De autoria do vereador Osvaldo Lopes (PHS), o projeto especifica a estrutura necessária para a prestação de serviços – determinando a devida pavimentação do piso nas áreas destinadas à guarda de veículos e a disponibilização de vagas para idosos e pessoas com deficiência. A proposta ainda obrigaria a instalação de máquinas para a emissão de cupons de controle de tempo de permanência e de placas visíveis, informando preços e formas de pagamentos disponíveis.

Além disso, também determina que os estabelecimentos devem adotar frações de 15 minutos com preços subsequentemente equivalentes.

Sobre os objetos e danos no veículo, o texto obriga os donos dos estabelecimentos a manter atualizado o seguro de responsabilidade civil em favor dos proprietários dos veículos. A ideia é que as apólices cubram casos de furto, roubo e colisões.

Segundo o autor da proposta, é comum ver estacionamentos que não possuem uma infra-estrutura básica para atendimento aos clientes. “A gente verifica irregularidades que precisam ser ratificadas em projetos de lei.

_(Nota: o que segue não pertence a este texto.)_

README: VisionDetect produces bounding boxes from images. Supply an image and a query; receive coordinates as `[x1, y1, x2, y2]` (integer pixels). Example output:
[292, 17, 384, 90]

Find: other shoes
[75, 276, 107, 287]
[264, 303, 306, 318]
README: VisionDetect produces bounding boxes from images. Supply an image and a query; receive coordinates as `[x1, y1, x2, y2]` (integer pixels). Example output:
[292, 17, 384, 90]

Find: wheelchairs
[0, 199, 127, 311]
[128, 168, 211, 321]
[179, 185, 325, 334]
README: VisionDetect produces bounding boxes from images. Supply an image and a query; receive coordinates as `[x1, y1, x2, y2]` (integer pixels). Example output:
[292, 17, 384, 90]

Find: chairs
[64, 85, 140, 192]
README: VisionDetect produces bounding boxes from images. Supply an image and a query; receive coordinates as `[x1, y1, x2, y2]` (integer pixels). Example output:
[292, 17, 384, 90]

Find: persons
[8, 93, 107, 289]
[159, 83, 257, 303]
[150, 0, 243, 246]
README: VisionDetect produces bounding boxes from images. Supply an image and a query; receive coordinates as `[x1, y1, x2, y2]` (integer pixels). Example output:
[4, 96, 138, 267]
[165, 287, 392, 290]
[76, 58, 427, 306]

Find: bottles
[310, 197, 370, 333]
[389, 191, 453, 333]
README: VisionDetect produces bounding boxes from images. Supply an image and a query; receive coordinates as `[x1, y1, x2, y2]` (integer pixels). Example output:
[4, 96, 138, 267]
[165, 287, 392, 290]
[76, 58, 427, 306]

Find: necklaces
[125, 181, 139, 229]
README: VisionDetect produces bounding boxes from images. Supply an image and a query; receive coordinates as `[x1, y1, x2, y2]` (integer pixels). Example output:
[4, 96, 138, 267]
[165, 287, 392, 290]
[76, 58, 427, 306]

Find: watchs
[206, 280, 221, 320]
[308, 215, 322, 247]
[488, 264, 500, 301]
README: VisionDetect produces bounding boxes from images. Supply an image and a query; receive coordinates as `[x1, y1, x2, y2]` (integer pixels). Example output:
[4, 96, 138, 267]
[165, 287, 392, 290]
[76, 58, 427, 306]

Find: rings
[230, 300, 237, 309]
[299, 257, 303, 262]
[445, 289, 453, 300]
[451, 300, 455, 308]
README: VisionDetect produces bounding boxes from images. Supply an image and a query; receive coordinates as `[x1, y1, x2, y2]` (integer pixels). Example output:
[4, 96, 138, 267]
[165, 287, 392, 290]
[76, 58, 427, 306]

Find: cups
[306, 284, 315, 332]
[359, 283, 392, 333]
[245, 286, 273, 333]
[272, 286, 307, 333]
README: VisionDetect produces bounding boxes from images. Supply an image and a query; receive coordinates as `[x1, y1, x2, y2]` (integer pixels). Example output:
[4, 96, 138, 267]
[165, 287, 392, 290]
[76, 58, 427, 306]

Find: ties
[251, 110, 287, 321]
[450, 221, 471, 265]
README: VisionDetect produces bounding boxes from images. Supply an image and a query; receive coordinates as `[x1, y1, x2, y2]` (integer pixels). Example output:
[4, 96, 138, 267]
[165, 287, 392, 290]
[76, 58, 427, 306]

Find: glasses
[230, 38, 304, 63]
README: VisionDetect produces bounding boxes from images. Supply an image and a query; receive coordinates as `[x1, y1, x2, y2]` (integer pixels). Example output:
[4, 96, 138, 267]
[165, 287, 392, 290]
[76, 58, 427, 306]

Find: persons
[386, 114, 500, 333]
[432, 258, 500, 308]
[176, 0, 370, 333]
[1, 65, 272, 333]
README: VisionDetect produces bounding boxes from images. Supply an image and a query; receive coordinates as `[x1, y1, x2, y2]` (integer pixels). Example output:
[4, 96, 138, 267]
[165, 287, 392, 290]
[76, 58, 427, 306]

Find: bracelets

O objetivo é fazer uma regulamentação séria, uma padronização para que o consumidor final não seja prejudicado ou lesado em nenhum estabelecimento”, explica. “Fui um dia a um estacionamento no bairro Alípio de Melo onde o piso era de terra e não tinha cobertura”, relata o vereador.

O parlamentar ressalta a necessidade de o estacionamento se responsabilizar por possíveis danos causados. “Os estacionamentos hoje não possuem uma apólice de seguro de responsabilidade civil e não resguardam em relação a colisão, a roubo e furto dentro do estacionamento. Isso precisa mudar”, argumenta. A obrigação da instalação de um relógio digital na entrada do estabelecimento e de uma placa com as formas de pagamento aceitas também foram destacadas pelo vereador.

Empresários contrários

Para Fabrício Brugnara, presidente do SEEG-MG (Sindicato das Empresas de Estacionamentos, Garagens e Lavajatos de Minas Gerais), a possível legislação pode ser prejudicial para os proprietários dos estabelecimentos. “A nossa categoria está em uma luta para sobreviver. Temos impostos e encargos muito altos, além de aluguel absurdo, seguro, folha de pagamento e outros gastos. Essa adaptação pesaria ainda mais”, ressalta o presidente.

O representante do Sindicato afirma que a categoria preza por uma boa prestação de serviços, mas que está sendo muito afetada pela crise. “Os estabelecimentos que estão tentando sobreviver vão ter ainda mais dificuldade com essas mudanças”, completa.

O texto do PL foi aprovado na Comissão de Meio Ambiente e Política Urbana na última semana, segue para a de Direitos Humanos e Direitos do Consumidor e, se aprovada, será votada em Plenária.